Someone—Alexis de Toqueville?—called Americans autodidacts. We teach ourselves and proudly ignore authority. But something in that description made me dig around to find out who that English aristocrat was who rebelled against the Crown in 1675-76 Virginia, burned Jamestown, and attacked Native American camps with abandon. His actions—known as “Bacon’s Rebellion”—capture the tenor of the times. They may also be applicable to our world today as we struggle to regain control of government.
My synthesis is that it’s difficult to look at 17th century American history without generalizing the clash of cultures as “grasping Europeans annihilating the Native American” or “angry savages attacking innocent settlers.” Neither was the case, of course. Theirs was a power struggle between strong egos representing established government, populist immigrants and indigenous peoples.
The article (and photos posted with the footnotes) can be read at http://www.militaryhistoryonline.com/17thcentury/articles/baconsrebellion.aspx.

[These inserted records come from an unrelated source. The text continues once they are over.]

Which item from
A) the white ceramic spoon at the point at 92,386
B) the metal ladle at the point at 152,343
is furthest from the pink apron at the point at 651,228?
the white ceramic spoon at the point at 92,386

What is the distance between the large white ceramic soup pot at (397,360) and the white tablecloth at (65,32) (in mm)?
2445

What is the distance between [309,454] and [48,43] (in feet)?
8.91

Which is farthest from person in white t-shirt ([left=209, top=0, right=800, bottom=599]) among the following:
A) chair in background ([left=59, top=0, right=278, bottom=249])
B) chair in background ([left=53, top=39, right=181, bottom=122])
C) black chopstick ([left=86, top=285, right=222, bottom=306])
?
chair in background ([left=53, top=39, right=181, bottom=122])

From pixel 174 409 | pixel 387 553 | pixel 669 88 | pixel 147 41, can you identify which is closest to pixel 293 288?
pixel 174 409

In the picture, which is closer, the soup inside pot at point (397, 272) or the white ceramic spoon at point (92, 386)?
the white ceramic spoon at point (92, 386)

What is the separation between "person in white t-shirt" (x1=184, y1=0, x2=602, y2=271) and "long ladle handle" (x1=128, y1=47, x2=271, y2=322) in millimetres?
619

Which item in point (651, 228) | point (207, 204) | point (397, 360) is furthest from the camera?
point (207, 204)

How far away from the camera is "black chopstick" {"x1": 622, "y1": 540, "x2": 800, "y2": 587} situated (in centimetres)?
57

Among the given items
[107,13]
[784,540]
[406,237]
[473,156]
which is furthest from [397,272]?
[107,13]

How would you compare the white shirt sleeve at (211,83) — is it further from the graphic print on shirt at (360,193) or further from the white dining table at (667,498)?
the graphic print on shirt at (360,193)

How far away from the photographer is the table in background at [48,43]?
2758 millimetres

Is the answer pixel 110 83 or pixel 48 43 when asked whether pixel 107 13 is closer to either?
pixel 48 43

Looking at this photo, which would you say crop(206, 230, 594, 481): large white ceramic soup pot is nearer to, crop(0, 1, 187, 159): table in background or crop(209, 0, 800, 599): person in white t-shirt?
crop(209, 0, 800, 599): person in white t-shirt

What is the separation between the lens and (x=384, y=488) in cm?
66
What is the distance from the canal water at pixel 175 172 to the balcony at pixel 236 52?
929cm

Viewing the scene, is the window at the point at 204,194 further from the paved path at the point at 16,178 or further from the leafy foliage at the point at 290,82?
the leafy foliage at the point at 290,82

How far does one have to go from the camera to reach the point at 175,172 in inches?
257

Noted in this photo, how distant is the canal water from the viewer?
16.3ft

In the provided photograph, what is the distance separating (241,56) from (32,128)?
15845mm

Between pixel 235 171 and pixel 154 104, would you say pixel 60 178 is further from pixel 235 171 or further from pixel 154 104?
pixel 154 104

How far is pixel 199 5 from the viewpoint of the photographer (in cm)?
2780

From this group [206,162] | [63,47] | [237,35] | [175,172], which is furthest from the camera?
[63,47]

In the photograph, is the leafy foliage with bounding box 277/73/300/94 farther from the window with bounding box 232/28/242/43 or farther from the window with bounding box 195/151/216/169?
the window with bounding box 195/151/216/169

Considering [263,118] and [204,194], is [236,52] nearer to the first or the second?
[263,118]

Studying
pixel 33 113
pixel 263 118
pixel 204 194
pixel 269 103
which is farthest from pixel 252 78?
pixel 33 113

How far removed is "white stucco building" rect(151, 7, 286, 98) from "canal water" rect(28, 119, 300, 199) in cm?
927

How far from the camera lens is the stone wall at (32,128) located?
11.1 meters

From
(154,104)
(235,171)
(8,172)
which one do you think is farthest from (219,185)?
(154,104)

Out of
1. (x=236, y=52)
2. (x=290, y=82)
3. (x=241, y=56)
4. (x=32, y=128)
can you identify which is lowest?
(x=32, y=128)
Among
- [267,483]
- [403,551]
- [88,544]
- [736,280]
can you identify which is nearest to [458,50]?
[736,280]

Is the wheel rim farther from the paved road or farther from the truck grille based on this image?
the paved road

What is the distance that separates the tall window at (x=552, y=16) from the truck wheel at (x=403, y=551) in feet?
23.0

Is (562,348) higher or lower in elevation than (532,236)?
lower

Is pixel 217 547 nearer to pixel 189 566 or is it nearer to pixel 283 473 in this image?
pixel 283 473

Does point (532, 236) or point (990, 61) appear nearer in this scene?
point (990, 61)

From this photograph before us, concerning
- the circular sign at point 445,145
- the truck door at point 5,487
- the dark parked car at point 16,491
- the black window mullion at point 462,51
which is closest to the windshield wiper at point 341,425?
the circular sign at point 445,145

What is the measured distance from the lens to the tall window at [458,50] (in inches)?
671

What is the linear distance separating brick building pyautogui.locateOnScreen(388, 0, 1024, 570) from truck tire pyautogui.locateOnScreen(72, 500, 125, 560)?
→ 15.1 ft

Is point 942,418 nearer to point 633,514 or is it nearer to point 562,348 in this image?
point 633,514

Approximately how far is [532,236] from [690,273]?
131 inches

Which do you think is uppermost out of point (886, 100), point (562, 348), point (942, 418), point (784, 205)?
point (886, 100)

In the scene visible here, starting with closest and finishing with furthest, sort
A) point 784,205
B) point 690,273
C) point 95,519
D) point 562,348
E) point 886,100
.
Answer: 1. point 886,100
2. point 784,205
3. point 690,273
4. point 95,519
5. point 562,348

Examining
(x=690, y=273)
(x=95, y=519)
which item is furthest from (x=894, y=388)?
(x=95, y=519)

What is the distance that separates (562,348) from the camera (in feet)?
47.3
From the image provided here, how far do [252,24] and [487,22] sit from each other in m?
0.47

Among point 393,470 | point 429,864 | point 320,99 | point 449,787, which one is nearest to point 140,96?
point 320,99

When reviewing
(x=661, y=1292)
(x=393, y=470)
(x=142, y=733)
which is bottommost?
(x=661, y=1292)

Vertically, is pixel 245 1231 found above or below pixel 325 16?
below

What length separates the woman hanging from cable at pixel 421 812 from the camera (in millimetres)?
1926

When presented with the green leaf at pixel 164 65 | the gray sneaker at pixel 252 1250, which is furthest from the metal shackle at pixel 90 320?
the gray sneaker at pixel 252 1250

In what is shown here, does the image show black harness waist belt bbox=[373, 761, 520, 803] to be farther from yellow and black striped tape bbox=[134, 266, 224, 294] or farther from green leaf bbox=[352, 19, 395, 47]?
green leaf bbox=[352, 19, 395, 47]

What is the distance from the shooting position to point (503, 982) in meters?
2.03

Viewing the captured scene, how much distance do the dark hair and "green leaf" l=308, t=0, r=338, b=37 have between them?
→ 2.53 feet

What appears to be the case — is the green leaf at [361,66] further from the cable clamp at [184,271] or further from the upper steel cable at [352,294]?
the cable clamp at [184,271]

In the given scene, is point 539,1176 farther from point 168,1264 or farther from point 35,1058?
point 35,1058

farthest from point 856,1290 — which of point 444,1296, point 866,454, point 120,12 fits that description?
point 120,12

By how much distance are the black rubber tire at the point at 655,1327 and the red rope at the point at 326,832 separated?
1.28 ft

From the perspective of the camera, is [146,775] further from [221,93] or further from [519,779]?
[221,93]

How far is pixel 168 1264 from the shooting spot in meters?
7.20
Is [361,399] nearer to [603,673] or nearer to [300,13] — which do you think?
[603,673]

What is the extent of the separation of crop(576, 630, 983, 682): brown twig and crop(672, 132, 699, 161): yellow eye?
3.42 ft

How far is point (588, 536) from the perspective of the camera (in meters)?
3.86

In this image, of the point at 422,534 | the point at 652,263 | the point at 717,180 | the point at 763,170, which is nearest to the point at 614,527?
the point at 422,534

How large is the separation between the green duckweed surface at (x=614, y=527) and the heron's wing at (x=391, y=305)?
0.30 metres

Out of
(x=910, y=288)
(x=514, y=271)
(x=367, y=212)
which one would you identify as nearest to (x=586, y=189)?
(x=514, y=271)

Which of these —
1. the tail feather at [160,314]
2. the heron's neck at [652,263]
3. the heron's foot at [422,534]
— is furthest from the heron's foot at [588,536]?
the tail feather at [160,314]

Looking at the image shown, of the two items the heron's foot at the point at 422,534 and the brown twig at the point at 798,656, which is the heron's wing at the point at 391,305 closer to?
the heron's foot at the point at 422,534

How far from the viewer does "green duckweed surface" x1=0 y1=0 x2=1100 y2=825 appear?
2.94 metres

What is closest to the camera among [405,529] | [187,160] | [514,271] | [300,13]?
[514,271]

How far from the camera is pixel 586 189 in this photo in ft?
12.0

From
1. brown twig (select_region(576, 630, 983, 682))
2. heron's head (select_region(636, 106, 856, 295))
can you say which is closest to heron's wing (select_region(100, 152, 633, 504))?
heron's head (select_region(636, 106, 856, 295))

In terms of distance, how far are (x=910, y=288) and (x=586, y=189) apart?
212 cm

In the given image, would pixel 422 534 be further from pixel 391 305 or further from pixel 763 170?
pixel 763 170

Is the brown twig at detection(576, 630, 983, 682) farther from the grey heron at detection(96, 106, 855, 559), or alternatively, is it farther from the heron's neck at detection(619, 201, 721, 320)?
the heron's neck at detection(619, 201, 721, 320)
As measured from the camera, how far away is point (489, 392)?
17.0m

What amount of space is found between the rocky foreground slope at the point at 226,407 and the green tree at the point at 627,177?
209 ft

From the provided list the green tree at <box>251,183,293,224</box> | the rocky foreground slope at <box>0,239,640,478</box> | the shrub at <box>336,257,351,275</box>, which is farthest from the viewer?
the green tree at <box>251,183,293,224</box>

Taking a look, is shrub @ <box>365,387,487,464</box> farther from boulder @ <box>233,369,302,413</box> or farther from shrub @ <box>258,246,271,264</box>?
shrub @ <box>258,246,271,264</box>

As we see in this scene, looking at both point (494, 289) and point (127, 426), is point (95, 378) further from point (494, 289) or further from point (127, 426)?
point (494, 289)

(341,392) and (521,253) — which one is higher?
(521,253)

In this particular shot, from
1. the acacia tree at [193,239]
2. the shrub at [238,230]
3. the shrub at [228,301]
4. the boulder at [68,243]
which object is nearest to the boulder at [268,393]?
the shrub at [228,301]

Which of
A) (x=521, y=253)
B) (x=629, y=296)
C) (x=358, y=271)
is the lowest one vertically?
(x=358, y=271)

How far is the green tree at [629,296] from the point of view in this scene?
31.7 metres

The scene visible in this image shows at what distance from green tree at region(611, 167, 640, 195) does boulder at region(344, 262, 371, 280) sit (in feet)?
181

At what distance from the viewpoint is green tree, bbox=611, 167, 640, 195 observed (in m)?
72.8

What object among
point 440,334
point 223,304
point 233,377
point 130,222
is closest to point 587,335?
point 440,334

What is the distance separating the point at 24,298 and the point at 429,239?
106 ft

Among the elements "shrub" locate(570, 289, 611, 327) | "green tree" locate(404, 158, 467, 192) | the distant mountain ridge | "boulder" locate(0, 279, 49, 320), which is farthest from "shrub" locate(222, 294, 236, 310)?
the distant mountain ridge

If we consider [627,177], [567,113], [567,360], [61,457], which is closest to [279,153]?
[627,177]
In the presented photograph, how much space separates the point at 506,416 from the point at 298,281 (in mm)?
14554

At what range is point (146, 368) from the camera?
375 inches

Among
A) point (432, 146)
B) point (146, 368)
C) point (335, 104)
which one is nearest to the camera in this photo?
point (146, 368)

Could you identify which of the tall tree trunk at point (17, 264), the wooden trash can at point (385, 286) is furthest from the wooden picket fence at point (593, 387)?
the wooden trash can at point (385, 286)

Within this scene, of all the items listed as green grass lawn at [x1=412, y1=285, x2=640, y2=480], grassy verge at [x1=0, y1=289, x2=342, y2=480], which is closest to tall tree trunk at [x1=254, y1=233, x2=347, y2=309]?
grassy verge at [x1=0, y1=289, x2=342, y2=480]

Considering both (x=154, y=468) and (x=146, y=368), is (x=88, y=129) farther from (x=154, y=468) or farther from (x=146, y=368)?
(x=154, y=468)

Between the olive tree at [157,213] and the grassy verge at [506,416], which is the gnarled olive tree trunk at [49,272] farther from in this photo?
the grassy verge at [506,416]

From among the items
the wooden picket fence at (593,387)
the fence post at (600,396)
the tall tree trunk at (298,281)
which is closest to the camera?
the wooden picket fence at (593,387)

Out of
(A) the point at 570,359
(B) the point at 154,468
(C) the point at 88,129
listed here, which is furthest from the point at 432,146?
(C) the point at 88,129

On another historical note, I was pleased to have my article on “Barrancas: The First Shots Fired in the Civil War” reprinted in the Camp Chase Gazette, a reenactors magazine. The piece—as above, written because of curiosity—was first carried in Military History Online (http://www.militaryhistoryonline.com/civilwar/misc/barrancas.aspx) Originally published in Jan. 2005, “Barrancas” is a review of the initial assault on a Union fort, four months prior to the fall of Fort Sumter. That dramatic confrontation included a four-month stand-off and spies who aided the Union cause. Among all the statues and medals for heroism, I don't think there's any comparable testimonial to the intrepid courage of Lt. Adam Slemmer and 82 Union troops.